Facing the clearest test so far of its commitment to punish foreign companies that invest in Iran, the Clinton administration has decided to hold off on sanctions against a French energy firm in an effort to avert a trade war with the European Union, administration officials said Friday.
Rather than impose sanctions on the Total firm for signing a $2-billion natural gas development contract with Iran, the administration is seeking an agreement with the EU in which Washington would scrap the threat of sanctions in exchange for increased European pressure on Iran to curb terrorism, senior officials said.
The approach is a shift in emphasis for the administration, which has held out the prospect of sanctions as a powerful deterrent to investments that U.S. officials say would give Iran funds to acquire weapons or promote terrorism. The administration endorsed the 1996 Iran-Libya Sanctions Act, which mandates punitive trade measures against any company that invests more than $40 million a year in Iran’s energy sector.
But allies in Europe and elsewhere have rejected any attempt to apply U.S. law to foreign companies. Under the agreement being proposed by the administration, a blanket exemption from sanctions would be granted to companies based in EU countries if Europe adopts measures aimed at demonstrating its support for other U.S. efforts to contain Iran.

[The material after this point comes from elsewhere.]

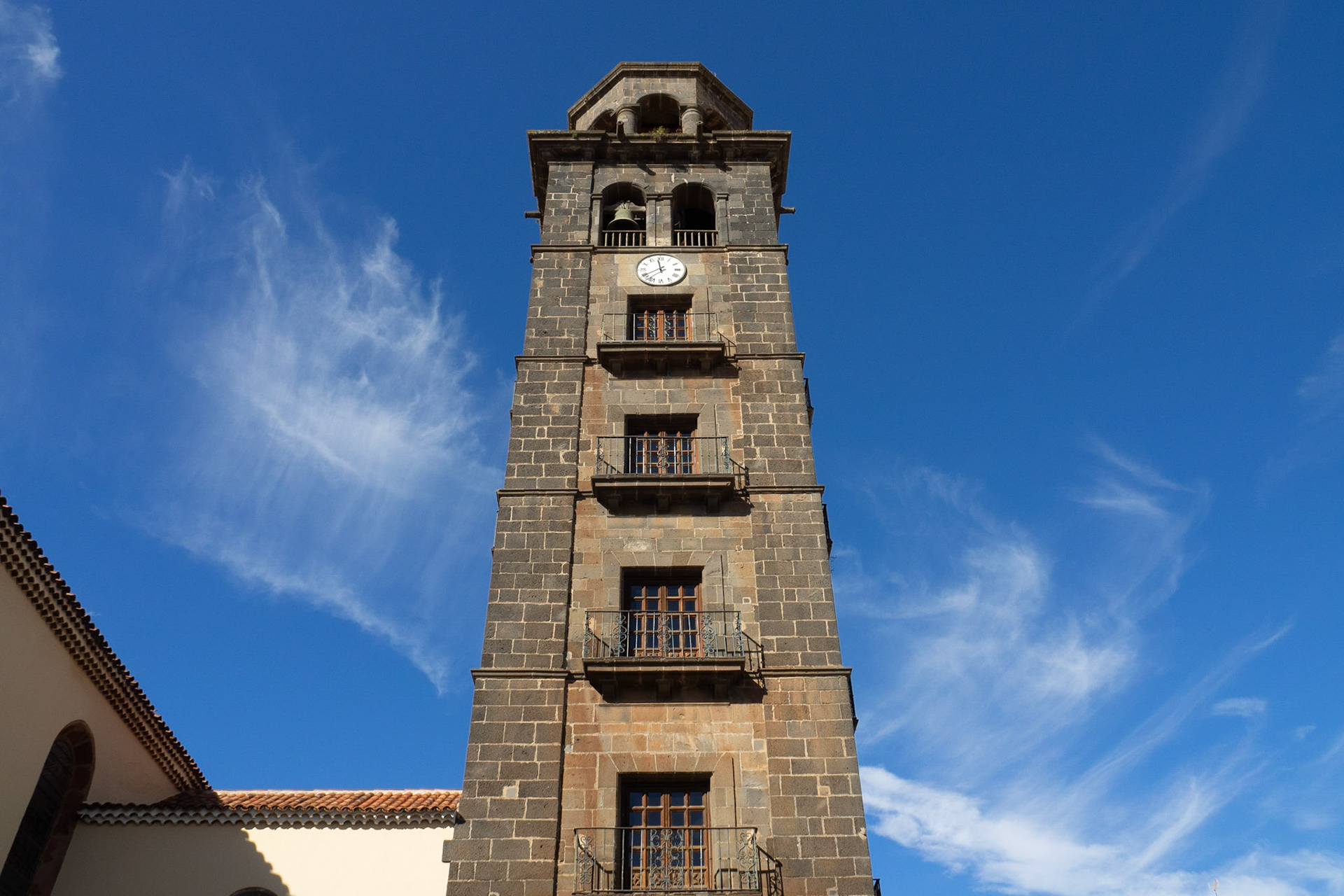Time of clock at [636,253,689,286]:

A similar arrangement in April temporarily halted a trade conflict over application to Europe of a U.S. law designed to head off investment in Cuba. But that six-month truce expires Oct. 15 with no final agreement in place, and the Europeans have declared that failure to waive sanctions on Cuba and Iran by that date will lead them to reopen a formal complaint with the World Trade Organization.
The U.S. proposal, which would, in effect, exonerate a multinational company that defied U.S. law to make the biggest external investment in Iran since the 1979 revolution, is likely to be criticized by some members of Congress as an abandonment of U.S. policy. But senior officials said the decision is consistent with the U.S. commitment to deter Iranian-sponsored terrorism.
The objective of the Iran-Libya Sanctions Act was to encourage other countries to join the United States in trying to isolate Iran economically, administration officials said. If negotiations with the EU lead to more vigorous European measures to combat Iranian support for terrorism and limit Iran’s access to sophisticated weapons, the purpose of the law will have been fulfilled and sanctions will not be required, officials said.
“It’s important to bear in mind the reasons why we supported the legislation in the first place,” State Department spokesman James Rubin said this week. “The objective of the legislation is not to impose sanctions. The objective is to get other countries, in Europe in particular, to work with us on the subject of tightening up the pressure on Iran.”
He said U.S. negotiators will meet EU officials twice this month about “ways to ratchet up the pressure. That is a factor that will go into any decision-making because the law itself specifies the option of waiving a sanction if the governments have agreed to tighten up.”
After protracted negotiations, Total last weekend joined the Russian gas giant Gazprom and the Malaysian state oil company, Petronas, in the $2-billion deal to develop the Iranian offshore gas field known as South Pars.